We finally manned up as parents and decided that it is time to take our ALMOST THREE YEAR OLD out of her crib.
(Pause to let the gasps of horror echo dramatically.)
I know, I know – we should have done it long ago. But:
a) she LOVES her crib – so why rock the boat?
b) We have hardwood stairs, so we wanted to make sure to wait until we didn’t have to worry about her going down them if she got up in the middle of the night, and
c) there hasn’t been a younger sibling to kick her out of the crib, which is pretty much the default reason that everyone I know transitions their kids to beds.
So. Ali and I went shopping for Big Girl Beds yesterday.
But I’m afraid taking her with me on this shopping excursion might have set me up to be quite the disappointment as a big-girl-bed-providing-mother.

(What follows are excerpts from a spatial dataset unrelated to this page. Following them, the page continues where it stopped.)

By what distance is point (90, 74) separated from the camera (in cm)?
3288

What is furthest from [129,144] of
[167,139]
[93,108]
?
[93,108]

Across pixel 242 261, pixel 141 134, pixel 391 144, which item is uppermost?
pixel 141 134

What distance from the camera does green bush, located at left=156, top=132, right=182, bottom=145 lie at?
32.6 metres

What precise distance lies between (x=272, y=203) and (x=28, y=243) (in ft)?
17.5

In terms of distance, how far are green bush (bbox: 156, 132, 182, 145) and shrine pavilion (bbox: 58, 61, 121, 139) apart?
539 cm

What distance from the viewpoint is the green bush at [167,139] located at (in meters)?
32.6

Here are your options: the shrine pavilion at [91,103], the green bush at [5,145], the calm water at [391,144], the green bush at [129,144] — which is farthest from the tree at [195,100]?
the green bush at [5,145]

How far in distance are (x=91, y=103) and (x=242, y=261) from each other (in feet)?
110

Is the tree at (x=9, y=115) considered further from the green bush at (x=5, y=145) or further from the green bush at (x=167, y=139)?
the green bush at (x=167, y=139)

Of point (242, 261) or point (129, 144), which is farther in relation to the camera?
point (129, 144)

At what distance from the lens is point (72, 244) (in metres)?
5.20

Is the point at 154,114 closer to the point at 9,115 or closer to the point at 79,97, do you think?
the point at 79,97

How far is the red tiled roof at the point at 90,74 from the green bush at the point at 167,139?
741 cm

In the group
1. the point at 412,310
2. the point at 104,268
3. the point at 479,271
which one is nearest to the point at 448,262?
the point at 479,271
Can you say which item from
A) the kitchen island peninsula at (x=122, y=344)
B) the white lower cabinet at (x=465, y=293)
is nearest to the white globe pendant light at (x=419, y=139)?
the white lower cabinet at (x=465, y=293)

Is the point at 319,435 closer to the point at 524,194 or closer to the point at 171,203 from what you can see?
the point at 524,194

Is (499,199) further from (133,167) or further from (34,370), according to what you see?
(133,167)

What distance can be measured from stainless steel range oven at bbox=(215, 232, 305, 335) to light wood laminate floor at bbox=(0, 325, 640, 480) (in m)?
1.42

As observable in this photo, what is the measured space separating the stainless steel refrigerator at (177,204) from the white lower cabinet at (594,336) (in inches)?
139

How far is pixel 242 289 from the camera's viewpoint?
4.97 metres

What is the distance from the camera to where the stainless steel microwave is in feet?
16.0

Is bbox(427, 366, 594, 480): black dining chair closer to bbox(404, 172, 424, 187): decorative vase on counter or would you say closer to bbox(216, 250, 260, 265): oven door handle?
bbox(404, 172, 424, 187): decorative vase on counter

Because her attention went straight for beds like the enchanted pumpkin carriage bed:
(Her argument, of course, was that if she slept in the magical pumpkin which took Cinderella to the dreamy ball in her pretty blue dress which “The prince didn’t tear off of her, did he, Momma?”, she’d most definitely quit having those recurring nightmares* about the sisters tearing Cinderella’s pretty PINK dress off. I MEAN – how could you have bad dreams in THIS bed, Mom?!?!)
My argument, however, is that no sixteen year old girl still wants to be sleeping in a carriage bed, so it seems rather impractical to buy, despite the potential bad dream removal.
*And yes, she’s STILL dreaming about all that. She woke up screaming a few times the other night, and then the next day, she informed my friend Nikki, “We’re NOT going to talk about Cinderella at lunch today.”
Anyway. Back to the beds that my daughter will never get.
She especially liked the playhouse-with-a-slide bed:
Seriously – what kid would actually SLEEP when they had a slide hooked up to their bed?!?!
And just about as sleep-inducing of a bed named by Ali as “The House Bed”:
I WOULD say that they make these beds for older kids that would still lay down and go to sleep responsibly even when faced with endless entertainment (ha), but the tunnel on this one is barely big enough for Ali to squeeze through, so apparently, some toddler somewhere will actually REST in a bed like this.
Or not, and some Mom somewhere is beating her head against the wall, saying “Why oh WHY DID I BUY THEM A BED THAT THEY CAN PLAY IN!?!?!??!”
Of course, if Daddy had been with us, he’d have tried to talk Ali into this bed:I know – ONLY in Alabama could football passions run so deeply. Yeesh.
At any rate, I am afraid that I have set Ali up to think of this when I say “Big Girl Bed”,
And she’s going to be sorely disappointed when she gets something more along the lines of this:
Unless her Daddy reads this post. At which point he will melt in all of his Daddy-wrapped-around-his-little-girl’s-finger softness, and will go buy her that crazily impractical carriage bed.